You don't seem to understand my argument, so let me rephrase: The example
about Native Hawaiians was meant to highlight the nature of conditional
probabilities, and p-values are conditional probabilities. Just because
p-values are below some threshold doesn't necessarily mean that the null
hypothesis is incorrect and therefore should be rejected. Just because
p-values values are high doesn't mean that the null hypothesis should fail to
be rejected. P-values do not theoretically give that information. It doesn't
even represent the probability of observing that value, since it's a
conditional probability - as in, the probability of observing that value given
that the null hypothesis is true, not the probability of observing that value.

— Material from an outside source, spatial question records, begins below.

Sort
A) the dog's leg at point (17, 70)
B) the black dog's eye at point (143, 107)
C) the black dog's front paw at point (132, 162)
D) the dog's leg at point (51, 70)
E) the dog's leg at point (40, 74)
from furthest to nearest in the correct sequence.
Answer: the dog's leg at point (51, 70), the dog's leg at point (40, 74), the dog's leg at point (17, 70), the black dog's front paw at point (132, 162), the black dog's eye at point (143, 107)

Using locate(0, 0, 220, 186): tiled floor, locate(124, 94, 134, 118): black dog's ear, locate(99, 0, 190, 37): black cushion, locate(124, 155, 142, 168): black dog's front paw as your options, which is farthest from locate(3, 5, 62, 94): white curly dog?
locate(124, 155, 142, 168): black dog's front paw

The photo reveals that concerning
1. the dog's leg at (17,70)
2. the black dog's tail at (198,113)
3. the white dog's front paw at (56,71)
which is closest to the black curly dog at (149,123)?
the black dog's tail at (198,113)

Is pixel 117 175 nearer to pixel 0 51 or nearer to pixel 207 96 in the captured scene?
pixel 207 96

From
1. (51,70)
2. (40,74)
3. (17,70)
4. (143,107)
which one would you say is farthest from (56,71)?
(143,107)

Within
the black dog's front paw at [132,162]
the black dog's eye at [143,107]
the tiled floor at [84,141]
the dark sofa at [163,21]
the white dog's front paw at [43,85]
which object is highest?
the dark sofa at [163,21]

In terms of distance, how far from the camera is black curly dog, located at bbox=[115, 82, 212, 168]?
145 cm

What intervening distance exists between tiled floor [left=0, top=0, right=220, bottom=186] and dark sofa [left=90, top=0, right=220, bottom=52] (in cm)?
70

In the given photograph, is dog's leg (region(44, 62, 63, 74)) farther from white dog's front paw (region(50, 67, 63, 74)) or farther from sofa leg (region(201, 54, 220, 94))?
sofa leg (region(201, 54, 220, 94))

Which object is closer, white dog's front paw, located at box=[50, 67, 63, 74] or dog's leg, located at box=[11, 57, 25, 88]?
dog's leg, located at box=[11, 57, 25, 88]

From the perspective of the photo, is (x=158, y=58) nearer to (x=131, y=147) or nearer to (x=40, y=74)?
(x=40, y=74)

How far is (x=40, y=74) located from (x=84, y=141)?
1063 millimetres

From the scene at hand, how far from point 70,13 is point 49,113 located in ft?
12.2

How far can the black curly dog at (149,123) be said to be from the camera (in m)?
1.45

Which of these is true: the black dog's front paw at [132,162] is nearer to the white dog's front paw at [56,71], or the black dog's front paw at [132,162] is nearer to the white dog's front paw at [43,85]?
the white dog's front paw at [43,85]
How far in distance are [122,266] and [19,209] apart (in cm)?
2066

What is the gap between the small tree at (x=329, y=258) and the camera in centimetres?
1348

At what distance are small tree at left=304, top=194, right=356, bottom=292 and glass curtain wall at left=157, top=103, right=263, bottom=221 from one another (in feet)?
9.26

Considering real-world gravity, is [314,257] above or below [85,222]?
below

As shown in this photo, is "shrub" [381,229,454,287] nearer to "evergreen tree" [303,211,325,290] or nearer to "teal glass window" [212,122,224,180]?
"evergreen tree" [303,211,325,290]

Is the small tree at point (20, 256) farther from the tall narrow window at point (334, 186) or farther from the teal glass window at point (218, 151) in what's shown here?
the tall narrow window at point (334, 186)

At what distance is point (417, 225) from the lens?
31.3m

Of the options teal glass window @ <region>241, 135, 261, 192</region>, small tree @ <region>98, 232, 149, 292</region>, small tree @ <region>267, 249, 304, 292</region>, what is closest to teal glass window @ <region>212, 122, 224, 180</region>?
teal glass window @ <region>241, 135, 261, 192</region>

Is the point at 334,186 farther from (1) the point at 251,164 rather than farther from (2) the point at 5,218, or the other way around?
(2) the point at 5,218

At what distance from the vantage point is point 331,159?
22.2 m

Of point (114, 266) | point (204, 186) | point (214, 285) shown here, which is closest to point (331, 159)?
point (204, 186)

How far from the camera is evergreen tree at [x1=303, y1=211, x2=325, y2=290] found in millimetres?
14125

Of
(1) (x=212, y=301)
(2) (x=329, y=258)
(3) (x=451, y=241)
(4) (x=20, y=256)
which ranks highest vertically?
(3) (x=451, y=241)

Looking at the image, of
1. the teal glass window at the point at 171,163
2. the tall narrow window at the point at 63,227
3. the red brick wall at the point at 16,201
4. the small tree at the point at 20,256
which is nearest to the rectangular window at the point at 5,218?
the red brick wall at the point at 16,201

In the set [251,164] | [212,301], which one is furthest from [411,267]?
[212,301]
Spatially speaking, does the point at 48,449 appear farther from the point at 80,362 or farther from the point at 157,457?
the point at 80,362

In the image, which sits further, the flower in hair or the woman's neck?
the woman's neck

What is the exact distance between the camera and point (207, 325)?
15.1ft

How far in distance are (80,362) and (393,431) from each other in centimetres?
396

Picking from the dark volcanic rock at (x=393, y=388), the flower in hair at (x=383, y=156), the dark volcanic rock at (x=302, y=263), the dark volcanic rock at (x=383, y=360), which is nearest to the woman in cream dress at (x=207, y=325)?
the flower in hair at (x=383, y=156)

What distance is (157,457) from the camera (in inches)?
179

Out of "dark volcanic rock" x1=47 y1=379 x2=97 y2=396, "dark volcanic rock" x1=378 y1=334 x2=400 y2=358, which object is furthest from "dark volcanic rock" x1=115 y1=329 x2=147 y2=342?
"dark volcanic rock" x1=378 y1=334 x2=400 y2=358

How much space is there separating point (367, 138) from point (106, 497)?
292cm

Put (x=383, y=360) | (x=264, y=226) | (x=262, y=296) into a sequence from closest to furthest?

If the p-value is below 0.005, can you scientifically, theoretically conclude
that the null hypothesis should be rejected? The probability of seeing a
Native Hawaiian person given that the person is a US citizen is below the
threshold of 0.005, but does that mean the conditioned part (the US citizen
thing) should be rejected? Granted, it's hard to relate that example to actual
experiments, but my argument is that p-values don't theoretically give any
conclusions either way, and trying to make it "scientific" to draw conclusions
by introducing thresholds to a conditional probability, no matter how strict,
seems inherently flawed. Using it as a single metric among many, to use it as
a tool for exploration makes sense to me. Even to make strong suggestions,
sure, especially with all the controls RCTs put in. But to make hard
conclusions, as in NHST? The approach itself doesn't have the theoretical
power to do so.